Many of the goals of prototyping are shared across all four of the above categories. We prototype to:
Learn. If a picture is worth a thousand words, a prototype is worth a thousand pictures.
Solve disagreements. Prototyping is a powerful tool that can eliminate ambiguity, assist in ideation, and reduce miscommunication.
Start a conversation. A prototype can be a great way to have a different kind of conversation with users.
Fail quickly and cheaply. Creating quick and dirty prototypes allows you to test a number of ideas without investing a lot of time and money up front.
Manage the solution-building process. Identifying a variable to explore encourages you to break a large problem down into smaller, testable chunks.
Often during the design process, it’s unclear how to proceed forward, particularly when team members have mixed opinions. A prototype can frequently resolve team disagreements and help a team decide which design direction to pursue without having to compromise. The best way to resolve team conflicts about design elements is to prototype and evaluate them with users. Making and evaluating a prototype informs design decisions. If an idea has been prototyped and passes muster with the group, it’s a good sign that the idea is worth pursuing further.
Staying as low-resolution as possible, develop models of potential design candidates. Be sure to distill the design problem down to discrete elements so you can isolate and be mindful of the variable you are testing. Then try out the prototypes within your team, outsider peers, or, even better, take your prototypes to users and get their feedback.
Testing is the chance to get feedback on your solutions, refine solutions to make them better, and continue to learn about your users. The test mode is an iterative mode in which you place your low-resolution artifacts in the appropriate context of the user’s life. Prototype as if you know you’re right, but test as if you know you’re wrong.

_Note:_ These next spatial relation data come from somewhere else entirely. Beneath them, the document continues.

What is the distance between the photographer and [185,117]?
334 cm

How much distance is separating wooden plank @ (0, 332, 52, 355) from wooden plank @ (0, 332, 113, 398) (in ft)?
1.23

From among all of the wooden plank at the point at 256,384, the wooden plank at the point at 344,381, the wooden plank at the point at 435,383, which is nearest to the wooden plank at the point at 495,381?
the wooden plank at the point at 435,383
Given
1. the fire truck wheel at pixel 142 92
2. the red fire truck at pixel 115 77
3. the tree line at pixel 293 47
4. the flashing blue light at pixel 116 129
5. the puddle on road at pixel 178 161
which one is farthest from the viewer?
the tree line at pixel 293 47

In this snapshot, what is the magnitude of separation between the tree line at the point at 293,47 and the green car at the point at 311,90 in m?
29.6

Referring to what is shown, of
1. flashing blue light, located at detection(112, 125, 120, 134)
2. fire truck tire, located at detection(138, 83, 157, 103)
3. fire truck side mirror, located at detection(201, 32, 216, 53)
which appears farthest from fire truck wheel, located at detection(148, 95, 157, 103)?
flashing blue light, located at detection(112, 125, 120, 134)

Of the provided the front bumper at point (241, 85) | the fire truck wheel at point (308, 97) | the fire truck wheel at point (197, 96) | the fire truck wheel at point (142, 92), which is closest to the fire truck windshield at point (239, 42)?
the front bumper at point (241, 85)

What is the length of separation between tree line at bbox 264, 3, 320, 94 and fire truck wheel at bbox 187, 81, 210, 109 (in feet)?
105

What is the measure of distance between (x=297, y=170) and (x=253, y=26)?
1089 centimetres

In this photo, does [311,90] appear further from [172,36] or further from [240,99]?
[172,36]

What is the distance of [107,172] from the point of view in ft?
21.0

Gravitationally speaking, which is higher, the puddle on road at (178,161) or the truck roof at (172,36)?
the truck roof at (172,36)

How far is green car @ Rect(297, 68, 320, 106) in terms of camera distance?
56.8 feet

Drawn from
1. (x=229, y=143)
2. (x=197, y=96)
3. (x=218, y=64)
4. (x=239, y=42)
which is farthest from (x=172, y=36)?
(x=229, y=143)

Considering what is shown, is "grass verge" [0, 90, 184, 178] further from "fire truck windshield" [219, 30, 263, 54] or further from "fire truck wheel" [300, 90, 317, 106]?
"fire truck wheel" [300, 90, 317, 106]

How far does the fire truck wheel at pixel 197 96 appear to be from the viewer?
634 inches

To refine your prototypes and solutions. Testing informs the next iterations of prototypes. Sometimes this means going back to the drawing board.
To learn more about your user. Testing is another opportunity to build empathy through observation and engagement—it often yields unexpected insights.
To test and refine your POV. Sometimes testing reveals that not only did you not get the solution right, but also that you have failed to frame the problem correctly.
Use a feedback capture grid to facilitate real-time capture, or post-mortem unpacking, of feedback – times when presenter-critiquer interaction is anticipated. This can be used either to give feedback on progress within the design team or to capture a user’s feedback about a prototype. You use the grid because it helps you be systematic about feedback, and more intentional about capturing thoughts in the four different areas.
1. Section off a blank page or whiteboard into quadrants.
2. Draw a plus in the upper left quadrant, a delta in the upper right quadrant, a question mark in the lower left quadrant, and a light bulb in the lower right quadrant.
It's pretty simple, really. Fill the four quadrants with your or a user’s feedback. Things one likes or finds notable, place in the upper left; constructive criticism goes in the upper right; questions that the experience raised go in the lower left; ideas that the experience or presentation spurred go in the lower right. If you are giving feedback yourself, strive to give input in each quadrant (especially the upper two: both “likes” and “wishes”).